自分の嫌な考えを否定しては、またむくむく考えて、ちーん、とテーブルを見つめていたら。
「オレ、慧に好かれてるとは思ったことなかったよ。ライバル視されてるし、オレに勝ちたいんだろうなーとは思ってたけど」
颯をちら、と見上げると、気付いた颯がオレを見て、目線が合うと、ふ、と笑ってくれた。

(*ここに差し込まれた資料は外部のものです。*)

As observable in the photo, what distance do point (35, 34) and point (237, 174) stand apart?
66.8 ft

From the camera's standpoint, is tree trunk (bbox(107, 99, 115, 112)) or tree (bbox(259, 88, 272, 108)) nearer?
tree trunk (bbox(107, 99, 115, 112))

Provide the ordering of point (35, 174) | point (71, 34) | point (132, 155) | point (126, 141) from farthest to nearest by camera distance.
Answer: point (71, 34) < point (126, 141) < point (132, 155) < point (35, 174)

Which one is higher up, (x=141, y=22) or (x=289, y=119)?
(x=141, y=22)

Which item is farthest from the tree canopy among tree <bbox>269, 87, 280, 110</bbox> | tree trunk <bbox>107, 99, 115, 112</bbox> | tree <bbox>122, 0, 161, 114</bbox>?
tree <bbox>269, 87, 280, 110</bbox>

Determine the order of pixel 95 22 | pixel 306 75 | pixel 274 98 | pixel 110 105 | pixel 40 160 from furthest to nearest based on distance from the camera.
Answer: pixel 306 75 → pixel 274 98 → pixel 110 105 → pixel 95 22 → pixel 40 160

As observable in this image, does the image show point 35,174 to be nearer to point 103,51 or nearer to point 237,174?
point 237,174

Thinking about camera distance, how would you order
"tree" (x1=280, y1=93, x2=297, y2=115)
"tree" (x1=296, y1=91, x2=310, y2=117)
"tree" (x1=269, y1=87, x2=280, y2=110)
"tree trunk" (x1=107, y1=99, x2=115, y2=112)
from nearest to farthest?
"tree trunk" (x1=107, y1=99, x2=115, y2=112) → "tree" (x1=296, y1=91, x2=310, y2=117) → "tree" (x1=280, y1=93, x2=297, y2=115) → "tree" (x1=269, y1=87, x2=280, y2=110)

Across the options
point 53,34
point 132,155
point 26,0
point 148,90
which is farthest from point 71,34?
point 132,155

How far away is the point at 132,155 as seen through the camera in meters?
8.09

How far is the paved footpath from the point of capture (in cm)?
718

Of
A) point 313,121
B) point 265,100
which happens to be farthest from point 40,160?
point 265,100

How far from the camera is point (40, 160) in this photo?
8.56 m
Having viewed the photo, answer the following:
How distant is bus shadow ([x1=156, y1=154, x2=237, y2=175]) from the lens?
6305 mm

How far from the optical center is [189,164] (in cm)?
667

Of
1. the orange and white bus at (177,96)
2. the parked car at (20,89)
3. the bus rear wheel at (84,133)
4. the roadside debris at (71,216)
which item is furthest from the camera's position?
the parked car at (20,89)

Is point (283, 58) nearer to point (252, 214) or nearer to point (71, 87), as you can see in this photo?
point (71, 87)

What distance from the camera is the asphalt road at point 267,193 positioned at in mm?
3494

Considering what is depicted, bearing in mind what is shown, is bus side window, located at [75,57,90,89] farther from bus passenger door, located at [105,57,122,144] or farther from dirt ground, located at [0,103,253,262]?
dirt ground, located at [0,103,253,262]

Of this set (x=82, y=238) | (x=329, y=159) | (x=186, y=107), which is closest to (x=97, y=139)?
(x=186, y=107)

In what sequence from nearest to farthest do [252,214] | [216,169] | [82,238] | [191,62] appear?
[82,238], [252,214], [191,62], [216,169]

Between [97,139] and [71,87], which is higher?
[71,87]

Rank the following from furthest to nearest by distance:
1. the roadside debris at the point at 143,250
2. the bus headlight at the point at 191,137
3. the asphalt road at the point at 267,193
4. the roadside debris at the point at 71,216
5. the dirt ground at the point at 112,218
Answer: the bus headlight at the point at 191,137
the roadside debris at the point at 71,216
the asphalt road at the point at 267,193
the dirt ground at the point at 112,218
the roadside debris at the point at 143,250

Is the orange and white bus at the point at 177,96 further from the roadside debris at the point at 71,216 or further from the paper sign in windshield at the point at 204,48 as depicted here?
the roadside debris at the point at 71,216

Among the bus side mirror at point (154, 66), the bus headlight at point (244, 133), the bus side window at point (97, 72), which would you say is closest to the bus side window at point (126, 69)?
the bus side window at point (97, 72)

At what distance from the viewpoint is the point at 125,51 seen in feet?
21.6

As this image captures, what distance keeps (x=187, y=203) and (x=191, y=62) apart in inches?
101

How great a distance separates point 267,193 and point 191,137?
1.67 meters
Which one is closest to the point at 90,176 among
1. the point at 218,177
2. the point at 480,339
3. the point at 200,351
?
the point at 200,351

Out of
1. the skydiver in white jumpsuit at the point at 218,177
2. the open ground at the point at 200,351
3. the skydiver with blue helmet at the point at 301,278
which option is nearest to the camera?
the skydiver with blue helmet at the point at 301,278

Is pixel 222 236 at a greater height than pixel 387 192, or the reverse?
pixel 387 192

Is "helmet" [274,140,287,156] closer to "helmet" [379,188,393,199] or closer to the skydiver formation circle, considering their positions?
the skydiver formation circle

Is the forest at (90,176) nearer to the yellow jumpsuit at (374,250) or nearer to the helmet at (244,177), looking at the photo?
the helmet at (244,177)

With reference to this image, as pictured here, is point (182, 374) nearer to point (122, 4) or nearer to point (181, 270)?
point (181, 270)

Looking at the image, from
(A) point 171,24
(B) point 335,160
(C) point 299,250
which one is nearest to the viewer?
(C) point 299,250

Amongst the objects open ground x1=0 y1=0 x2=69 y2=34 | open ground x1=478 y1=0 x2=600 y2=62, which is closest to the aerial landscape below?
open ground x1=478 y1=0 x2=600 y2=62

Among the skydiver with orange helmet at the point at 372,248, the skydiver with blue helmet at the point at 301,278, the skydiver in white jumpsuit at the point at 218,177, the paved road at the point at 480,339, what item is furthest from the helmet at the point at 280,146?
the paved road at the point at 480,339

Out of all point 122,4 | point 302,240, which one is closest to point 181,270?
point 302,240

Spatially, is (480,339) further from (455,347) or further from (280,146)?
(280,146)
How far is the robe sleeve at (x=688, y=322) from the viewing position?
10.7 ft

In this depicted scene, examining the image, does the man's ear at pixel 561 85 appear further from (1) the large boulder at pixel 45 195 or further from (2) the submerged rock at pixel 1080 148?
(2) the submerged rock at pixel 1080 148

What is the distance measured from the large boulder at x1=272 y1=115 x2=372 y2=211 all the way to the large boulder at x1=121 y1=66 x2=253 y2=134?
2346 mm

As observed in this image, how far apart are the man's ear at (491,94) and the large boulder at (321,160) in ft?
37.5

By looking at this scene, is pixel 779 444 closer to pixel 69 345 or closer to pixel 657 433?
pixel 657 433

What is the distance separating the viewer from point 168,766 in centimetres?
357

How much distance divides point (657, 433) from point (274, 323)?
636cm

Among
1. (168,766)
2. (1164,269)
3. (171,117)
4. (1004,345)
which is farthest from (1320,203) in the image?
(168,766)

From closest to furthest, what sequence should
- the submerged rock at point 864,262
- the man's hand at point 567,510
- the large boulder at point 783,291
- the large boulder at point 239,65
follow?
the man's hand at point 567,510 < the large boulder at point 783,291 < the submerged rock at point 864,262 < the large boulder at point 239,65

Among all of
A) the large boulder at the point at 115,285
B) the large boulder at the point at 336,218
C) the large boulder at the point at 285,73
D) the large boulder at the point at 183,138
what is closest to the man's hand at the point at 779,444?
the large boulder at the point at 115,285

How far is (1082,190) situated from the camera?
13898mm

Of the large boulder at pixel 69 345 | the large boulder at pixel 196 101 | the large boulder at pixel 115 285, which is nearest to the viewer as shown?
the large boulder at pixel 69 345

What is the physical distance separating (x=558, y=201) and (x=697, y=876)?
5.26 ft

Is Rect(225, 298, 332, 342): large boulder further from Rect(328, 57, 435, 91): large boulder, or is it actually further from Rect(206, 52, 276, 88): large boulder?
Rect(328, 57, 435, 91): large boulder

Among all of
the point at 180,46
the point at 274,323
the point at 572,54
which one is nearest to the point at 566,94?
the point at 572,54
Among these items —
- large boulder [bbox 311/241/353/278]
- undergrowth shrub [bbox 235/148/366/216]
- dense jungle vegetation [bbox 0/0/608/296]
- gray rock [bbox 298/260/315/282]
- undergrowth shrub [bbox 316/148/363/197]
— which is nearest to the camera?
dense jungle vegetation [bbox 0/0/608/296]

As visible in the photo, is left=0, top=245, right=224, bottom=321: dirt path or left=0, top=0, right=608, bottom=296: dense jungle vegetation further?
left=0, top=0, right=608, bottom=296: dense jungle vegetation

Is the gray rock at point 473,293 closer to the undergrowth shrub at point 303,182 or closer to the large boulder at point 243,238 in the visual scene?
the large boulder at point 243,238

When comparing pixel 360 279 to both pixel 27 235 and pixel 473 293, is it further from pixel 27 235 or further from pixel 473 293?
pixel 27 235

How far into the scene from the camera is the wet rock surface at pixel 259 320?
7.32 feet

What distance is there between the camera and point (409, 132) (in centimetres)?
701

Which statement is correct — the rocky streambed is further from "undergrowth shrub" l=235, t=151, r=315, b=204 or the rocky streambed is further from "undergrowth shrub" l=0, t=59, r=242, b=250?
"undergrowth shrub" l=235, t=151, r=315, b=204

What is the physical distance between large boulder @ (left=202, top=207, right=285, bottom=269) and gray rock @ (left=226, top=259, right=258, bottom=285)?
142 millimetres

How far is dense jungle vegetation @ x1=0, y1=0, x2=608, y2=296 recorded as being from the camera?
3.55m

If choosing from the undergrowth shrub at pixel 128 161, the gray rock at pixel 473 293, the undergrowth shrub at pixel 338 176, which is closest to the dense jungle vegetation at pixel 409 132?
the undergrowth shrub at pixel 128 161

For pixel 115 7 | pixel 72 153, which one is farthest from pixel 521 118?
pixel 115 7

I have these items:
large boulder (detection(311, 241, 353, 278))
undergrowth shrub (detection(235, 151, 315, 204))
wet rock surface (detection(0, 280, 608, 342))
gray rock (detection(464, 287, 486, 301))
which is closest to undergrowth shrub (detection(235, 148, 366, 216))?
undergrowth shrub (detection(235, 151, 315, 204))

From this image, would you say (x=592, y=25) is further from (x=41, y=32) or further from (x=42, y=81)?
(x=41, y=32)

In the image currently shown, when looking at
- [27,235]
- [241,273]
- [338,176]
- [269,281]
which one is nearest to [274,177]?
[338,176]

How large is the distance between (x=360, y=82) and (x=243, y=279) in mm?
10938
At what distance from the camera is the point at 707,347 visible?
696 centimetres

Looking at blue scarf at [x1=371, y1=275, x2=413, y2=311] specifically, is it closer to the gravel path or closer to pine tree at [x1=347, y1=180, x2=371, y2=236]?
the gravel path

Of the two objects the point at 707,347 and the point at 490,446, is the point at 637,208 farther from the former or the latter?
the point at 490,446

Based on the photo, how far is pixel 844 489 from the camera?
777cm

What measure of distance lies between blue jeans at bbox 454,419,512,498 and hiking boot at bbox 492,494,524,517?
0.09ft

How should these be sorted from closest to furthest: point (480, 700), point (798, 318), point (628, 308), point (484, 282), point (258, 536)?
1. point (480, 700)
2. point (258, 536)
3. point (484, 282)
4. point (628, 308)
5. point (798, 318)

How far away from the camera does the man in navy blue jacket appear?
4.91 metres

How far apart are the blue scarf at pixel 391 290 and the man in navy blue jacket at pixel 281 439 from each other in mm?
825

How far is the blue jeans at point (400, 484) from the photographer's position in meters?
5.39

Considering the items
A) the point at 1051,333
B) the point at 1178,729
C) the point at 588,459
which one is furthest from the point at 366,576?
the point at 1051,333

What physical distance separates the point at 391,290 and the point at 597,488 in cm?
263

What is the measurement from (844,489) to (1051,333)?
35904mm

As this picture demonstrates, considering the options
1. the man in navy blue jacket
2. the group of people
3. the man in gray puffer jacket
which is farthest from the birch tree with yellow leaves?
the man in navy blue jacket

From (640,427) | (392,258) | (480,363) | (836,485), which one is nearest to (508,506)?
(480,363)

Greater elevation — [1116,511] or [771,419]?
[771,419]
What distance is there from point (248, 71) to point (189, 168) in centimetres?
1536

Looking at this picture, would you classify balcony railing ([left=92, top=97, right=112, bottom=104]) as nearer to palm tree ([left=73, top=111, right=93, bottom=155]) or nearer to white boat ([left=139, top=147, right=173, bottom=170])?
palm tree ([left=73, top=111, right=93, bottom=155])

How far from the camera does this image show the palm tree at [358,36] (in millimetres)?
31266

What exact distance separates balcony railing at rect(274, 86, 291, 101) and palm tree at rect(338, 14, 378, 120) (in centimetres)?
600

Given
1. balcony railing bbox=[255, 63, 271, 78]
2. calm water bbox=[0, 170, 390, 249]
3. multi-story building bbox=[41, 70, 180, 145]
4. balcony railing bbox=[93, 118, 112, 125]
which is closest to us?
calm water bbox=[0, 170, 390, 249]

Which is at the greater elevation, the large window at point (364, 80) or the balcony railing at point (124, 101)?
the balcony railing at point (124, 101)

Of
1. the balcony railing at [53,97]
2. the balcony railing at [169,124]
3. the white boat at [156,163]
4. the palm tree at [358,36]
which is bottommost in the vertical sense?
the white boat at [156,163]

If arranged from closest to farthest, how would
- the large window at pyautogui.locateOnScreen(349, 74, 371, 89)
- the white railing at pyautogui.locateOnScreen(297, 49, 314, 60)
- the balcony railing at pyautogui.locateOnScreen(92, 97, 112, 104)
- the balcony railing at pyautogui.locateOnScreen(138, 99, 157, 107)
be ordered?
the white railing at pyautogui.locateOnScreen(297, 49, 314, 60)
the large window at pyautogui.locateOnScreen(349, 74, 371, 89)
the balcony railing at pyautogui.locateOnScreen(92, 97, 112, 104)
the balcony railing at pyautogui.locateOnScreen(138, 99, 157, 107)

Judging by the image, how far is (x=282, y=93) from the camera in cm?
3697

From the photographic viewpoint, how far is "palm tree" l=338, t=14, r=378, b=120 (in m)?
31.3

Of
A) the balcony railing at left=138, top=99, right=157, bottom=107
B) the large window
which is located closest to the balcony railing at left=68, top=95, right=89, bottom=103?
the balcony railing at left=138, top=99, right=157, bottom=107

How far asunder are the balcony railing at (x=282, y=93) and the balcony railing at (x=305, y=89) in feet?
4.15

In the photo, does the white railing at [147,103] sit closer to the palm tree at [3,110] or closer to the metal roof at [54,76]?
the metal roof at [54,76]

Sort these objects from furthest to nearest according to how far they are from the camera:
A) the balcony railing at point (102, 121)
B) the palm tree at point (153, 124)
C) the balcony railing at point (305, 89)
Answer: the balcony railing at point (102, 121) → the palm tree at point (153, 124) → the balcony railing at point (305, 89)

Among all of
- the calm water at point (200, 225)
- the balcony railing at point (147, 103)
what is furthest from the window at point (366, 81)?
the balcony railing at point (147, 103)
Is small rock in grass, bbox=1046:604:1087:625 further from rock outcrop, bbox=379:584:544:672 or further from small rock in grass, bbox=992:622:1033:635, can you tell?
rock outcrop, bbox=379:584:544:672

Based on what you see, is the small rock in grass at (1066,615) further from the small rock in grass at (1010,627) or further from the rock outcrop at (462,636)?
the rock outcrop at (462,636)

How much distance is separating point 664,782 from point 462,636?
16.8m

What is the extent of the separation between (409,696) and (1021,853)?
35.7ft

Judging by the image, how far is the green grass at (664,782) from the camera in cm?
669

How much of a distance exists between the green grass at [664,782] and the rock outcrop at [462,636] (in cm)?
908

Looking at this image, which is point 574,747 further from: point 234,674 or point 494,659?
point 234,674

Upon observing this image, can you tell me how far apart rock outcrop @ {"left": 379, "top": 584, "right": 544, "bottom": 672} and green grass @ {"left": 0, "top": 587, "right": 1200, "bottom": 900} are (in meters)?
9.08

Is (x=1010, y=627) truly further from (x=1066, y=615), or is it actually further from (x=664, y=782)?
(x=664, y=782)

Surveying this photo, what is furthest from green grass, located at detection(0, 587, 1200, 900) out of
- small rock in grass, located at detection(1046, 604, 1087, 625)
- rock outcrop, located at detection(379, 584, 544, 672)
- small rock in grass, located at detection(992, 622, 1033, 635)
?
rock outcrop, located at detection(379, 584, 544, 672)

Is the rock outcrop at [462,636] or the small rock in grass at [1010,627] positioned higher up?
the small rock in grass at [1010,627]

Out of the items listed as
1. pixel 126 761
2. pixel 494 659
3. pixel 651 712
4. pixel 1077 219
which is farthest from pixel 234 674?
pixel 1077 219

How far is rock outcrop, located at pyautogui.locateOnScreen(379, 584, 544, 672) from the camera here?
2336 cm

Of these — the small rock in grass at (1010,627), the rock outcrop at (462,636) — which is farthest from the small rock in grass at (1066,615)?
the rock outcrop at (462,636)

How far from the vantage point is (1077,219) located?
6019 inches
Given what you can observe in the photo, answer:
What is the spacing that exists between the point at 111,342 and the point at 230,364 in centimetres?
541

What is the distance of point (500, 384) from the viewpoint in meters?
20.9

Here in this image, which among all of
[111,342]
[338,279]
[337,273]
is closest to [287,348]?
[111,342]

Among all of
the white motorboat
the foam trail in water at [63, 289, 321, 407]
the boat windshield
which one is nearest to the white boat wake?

「ことあるごとに、ライバルっぽい位置に上がってきてさ。球技大会とか体育祭とか、文化祭とかも色々……成績もか。小テストとかも言いにきたことあったよな?」
「……あったかも」
「でも、オレに対して、そんな風にしてくるのって、慧くらいだったし。ウザいと思ったことは、なかった」
「……何で? アレって、相当、ウザいだろ」
「……つか昴はオレをウザいと思ってたのか」
ぼそ、と言うと、皆がクスクス笑った。
「ちげーわ。オレは面白かったし、応援もしてたろ。……颯の立場からしたら、めんどくせーんじゃねえのってこと。いちいちつっかかて来られるとかさ」
「…………」
やっぱりそう?? と思って、颯を見上げると。
「だから言ってるだろ。つっかかってくるのは慧くらいでさ。なんか面白くて、たまにオレが負けても、慧が嬉しそうなの、なんか可愛く思えてたし」
「――――……」
ぽぽ。
……現金なオレは、すぐ、気分が上向いて、顔が火照る。
「大学で絡んでこなくなって、寂しく思ってた位だし」
颯の言葉に、しばらく無言の昴。
「……じゃあ、お前、本当に慧のことが好きなんだな?」
「フェロモン飛ばしてた慧、誰にも任せたくないから、連れて帰った。嫌だったら、置いていくこともできた。……連れて帰ったら、運命だって思って、実際そうだった。もともと好きじゃなきゃ、番にもならないし、結婚なんかしない」
まっすぐ逸らさずに昴を見たまま、颯が言い切ると。
数秒黙ってから、昴は、ふー、と息をついた。
「分かった。――――……ん。」
昴が差し出した右手に、颯も手を出してる。なんで握手? と思ったら。
昴の奴。
「……世話、任せた」
とか、言いやがった。
「はー?? 世話なんかされてないしー!!」
とオレが言うと、握手したまま、二人がオレを見て、苦笑い。
「任された」
颯までそんな風に言って、笑う。
誠と健人は、ははっと笑いながら、オレに、まあまあ、とか言ってるし。
意味分からない。もう。
でも、むかむかしてるオレをそっちのけで、昴はなんだか吹っ切れたみたいな。